## start Text passage

[PATCH 2/2] phy: rockchip: usbdp: re-init the phy on orientation-change

Heiko Stübner heiko at sntech.de
Wed Feb 26 07:53:45 PST 2025


Hey Ondřej,

Am Mittwoch, 26. Februar 2025, 15:46:11 MEZ schrieb Ondřej Jirman:
> On Tue, Feb 25, 2025 at 07:45:19PM +0100, Heiko Stuebner wrote:
> > From: Heiko Stuebner <heiko.stuebner at cherry.de>
> > 
> > Until now the usbdp in the orientation-handler set the new lane setup in
> > its internal state variables and adapted the sbu gpios as needed.
> > It never actually updated the phy itself though, but relied on the
> > controlling usb-controller to disable and re-enable the phy.
> > 
> > And while on the vendor-kernel, I could see that on every unplug the dwc3
> > did go to its suspend and woke up on the next device plug-in event,
> > thus toggling the phy as needed, this does not happen in all cases and we
> > should not rely on that behaviour.
> 
> On RK3399 there's a similar issue with the equivalent type-c PHY driver.
> The TRM (part 2) states that:
> 
> 4.6.1 Some Special Settings before Initialization
> 
> - Set USB3.0 OTG controller AXI master setting.
> - Clear USB2.0 only mode setting (bit 3 of register GRF_USB3PHY0/1_CON0 in Chapter GRF)
> - USB3.0 OTG controller should be hold in reset during the initialization of the corresponding
>   TypeC PHY until TypeC PHY is ready for USB operation.
> - Set PHYIF to 1 to use 16-bit UTMI+ interface (see register GUSB2PHYCFG0)
> - Clear ENBLSLPM to 0 to disable sleep and l1 suspend (see register GUSB2PHYCFG0)
>   ...
> 
> The PHY for Superspeed signals is expected to be set up while the USB
> controller is held in reset, which makes sense HW wise, and it's what downstream
> kernel efectivelly does, via its RPM based hack.
> 
> RK3588 TRM doesn't have very detailed notes on this, but I expect it will be
> similar.

## end Text passage
## start Information supplied

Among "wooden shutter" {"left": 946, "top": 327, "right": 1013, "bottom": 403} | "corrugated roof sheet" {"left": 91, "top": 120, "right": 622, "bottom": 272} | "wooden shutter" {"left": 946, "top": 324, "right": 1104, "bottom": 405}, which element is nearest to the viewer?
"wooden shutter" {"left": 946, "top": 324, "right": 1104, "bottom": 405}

## end Information supplied

→ Exercise tasks:
• A. Please rewrite the paragraph of the email that begins "Until now the usbdp in the orientation-handler" in a shorter form, keeping its main facts.
• B. In the email, what is the stated effect of setting PHYIF to 1?

→ Answer set:
• A. Previously, the usbdp orientation-handler only stored the new lane setup in its internal state variables and adjusted the sbu gpios. It never updated the phy itself and instead depended on the controlling usb-controller to disable and re-enable the phy.

• B. It makes the controller use the 16-bit UTMI+ interface.